Bir konu hakkında bir şeyi söylemek için bilgi sahibi olmak gerekiyor…

Okumak ve araştırmak yerine kulağa hoş gelen sözleri dinleyerek fikir sahibi olanlar, gerçek bilginin karşısında elbette hep yanılgılar yaşıyor…

Oysa adil olan ya da olmaya gayret edenler, hem az hata yapıyor hem de toplumda seviliyor…

Uzatamayalım…

'Baba Kemal' adlı öykümle sizleri baş başa bırakayım…

***

Sağ-sol çatışmalarının yaşandığı yıllardı. Kardeşi kardeşe düşman etmişler, caddeler sokaklar bölünmüş, mahalleler kurtarılmış bölge ilan edilmişti. Bazı mahallelere polis bile giremiyordu.

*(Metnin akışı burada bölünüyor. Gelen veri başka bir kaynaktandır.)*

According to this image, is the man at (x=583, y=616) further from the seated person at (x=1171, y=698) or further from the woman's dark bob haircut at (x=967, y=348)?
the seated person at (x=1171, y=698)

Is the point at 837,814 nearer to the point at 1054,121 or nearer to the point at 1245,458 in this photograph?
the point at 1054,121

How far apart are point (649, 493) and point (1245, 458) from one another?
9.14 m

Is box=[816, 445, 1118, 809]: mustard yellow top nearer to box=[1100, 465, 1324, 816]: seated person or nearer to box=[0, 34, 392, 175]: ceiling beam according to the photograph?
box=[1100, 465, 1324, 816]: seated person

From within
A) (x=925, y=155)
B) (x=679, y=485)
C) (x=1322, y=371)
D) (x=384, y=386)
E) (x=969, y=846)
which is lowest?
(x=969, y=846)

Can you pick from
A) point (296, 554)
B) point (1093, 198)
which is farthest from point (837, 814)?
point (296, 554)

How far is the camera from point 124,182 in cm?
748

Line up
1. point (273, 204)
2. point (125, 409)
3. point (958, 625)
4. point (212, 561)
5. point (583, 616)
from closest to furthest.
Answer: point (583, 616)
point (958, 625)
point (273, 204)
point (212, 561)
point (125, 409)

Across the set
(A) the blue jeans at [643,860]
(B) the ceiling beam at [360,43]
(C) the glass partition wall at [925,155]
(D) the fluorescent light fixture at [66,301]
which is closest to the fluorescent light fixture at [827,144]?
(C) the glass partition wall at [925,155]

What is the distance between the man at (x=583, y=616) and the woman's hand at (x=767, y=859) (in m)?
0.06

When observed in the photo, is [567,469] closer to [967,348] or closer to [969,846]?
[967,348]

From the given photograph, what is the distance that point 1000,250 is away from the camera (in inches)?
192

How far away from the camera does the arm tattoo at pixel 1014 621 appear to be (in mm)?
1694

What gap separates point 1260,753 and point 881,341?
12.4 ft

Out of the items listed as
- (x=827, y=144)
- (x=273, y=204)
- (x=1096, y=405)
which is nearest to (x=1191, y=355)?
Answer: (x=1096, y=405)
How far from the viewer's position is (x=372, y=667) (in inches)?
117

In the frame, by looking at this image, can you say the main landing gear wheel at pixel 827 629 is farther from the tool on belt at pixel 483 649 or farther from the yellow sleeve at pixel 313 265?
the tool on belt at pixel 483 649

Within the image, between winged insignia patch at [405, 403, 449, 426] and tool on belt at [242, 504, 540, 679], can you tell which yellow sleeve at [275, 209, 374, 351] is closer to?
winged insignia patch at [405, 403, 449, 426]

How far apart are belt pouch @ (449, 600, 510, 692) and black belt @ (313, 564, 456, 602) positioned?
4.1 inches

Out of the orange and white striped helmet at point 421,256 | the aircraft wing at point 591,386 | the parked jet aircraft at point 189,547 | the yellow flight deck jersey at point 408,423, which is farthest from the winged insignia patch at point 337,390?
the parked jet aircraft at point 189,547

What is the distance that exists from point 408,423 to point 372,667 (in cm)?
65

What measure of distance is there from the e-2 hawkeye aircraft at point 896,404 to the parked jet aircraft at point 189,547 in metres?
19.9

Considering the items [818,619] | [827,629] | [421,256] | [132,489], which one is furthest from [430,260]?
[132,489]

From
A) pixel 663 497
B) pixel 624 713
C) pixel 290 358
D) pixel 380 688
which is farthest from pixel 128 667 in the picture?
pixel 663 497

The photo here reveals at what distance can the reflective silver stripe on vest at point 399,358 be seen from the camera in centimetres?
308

O yıllarda adaletiyle ünlü bir ağır ceza reisi vardı. Adı "Baba Kemal'di. Adaleti ve dürüstlüğüyle halkın sevdiği bir kişiydi. Ancak, onu sevmeyenlerde vardı elbette. Gayrimeşru işlerle uğraşanlar, fakir fukaraya çökenler, uyuşturucu baronları ve onların siyasi uzantıları ondan hoşnut değildi. O yüzden oradan oraya sürgüne gitti.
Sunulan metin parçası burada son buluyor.